Als Ende der Achtziger die J-Class „Endeavour“ fertig wurde, war zunächst unklar, wie sich deren 50 m langer Mast leicht und haltbar bauen lässt. Er entstand aus versetzt miteinander verschweißten Aluminiumblechen mit nach oben hin immer dünneren Wandstärken. Das war damals der Stand der Technik.
2004 wurde mit „Mirabella V“ der vorerst und wohl auf absehbare Zeit grösste Einmaster der Welt aufgetakelt, und zwar mit einem sage und schreibe 90 m langen Karbonmast. Karbon halbiert gegenüber Alu das sogenannte Netto-Röhrengewicht für den Mast, das heißt ohne Stagen, Wanten, Fallen oder Zubehör wie Salinge, Satcom-Kuppeln oder Radar. Dadurch sind solche gigantischen Riggs überhaupt erst möglich. Es bleiben Tonnen allein für die Takelage an Land.
Je leichter das Rigg, desto aufrechter segelt das Schiff. Entsprechend ruhiger liegt es im Wasser. So ist auch noch weniger Ballast nötig und der Tiefgang wird geringer.
Das Top ragt 88,5 Meter über Wasser. Damit ist jede für seegehende Schiffe erreichbare Brücke unpassierbar. Das Boot geht mit 2.385 Quadratmetern, verteilt auf Groß und Fock, an den Wind. Die Genua ist mit 1.600 qm das größte Segel der Welt. Zum Vergleich: Die „Gorch Fock“ setzt 2.000 Quadratmeter an drei Masten, verteilt auf 17 Tücher.
So beeindruckend solch ein Klopper in der Ankerbucht oder Marina ist: Die Gigantomanie hat ihren Preis. Reffen oder Segelbergen dauert auch mit moderner Technik wie Motorwinschen und Rollanlagen lange. Es muss vorausschauend gesegelt werden.
Große Yachten motoren oft von einem Revier zum anderen. Sei es für den nächsten Chartertörn. Sei es, weil der Eigner das Schiff zu einem bestimmten Termin an einer vereinbarten Destination erwartet. Das müssen die Crews mit straffen Fahrplänen hinkriegen.

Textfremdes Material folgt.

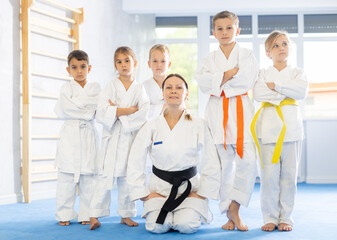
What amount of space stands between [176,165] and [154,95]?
2.50ft

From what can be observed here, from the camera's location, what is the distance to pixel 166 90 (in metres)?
2.69

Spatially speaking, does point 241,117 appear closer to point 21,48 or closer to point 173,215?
point 173,215

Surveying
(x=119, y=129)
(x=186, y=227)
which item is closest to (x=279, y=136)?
(x=186, y=227)

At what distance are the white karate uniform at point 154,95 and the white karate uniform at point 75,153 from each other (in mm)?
454

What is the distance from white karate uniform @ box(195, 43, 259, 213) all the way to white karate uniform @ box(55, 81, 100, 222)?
865mm

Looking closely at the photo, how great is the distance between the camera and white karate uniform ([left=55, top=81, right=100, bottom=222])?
2.88 metres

Leider lässt bereits etwas Seegang bei flotter Fahrt mit Maschine die Schwungmasse der riesigen Takelage bedenklich taumeln. Das Top eines stampfenden Schiffes drückt den Bug tief ins Wasser. Der Mast biegt und wippt. Die Maschine wird bereits bei leichter Dünung gedrosselt. Auch deshalb wird mit moderner Takel Technologie jetzt so leicht wie möglich gebaut. Natürlich mit entsprechenden Sicherheitsreserven.
Besonders schwer wogen beim „Mirabella V“ Mast die Stagen und Wanten, die den Mast in der Senkrechten halten. Allein die Wanten des Rod-Riggs aus massivem Stahl hatten 2004 den Durchmesser einer Cola-Dose. Aber anlässlich eines Eignerwechsels 2013 und der Modernisierung von „Mirabella V“, die nun „m5“ genannt wird, konnte massiv das Rigg-Gewicht vermindert werden. Dank eines Systemwechsels von Stahl zu Faserverbund-Kabeln und Karbon- statt Aluröhren für die drei Vorsegel Rollanlagen konnten beeindruckende 14 Tonnen an Land bleiben.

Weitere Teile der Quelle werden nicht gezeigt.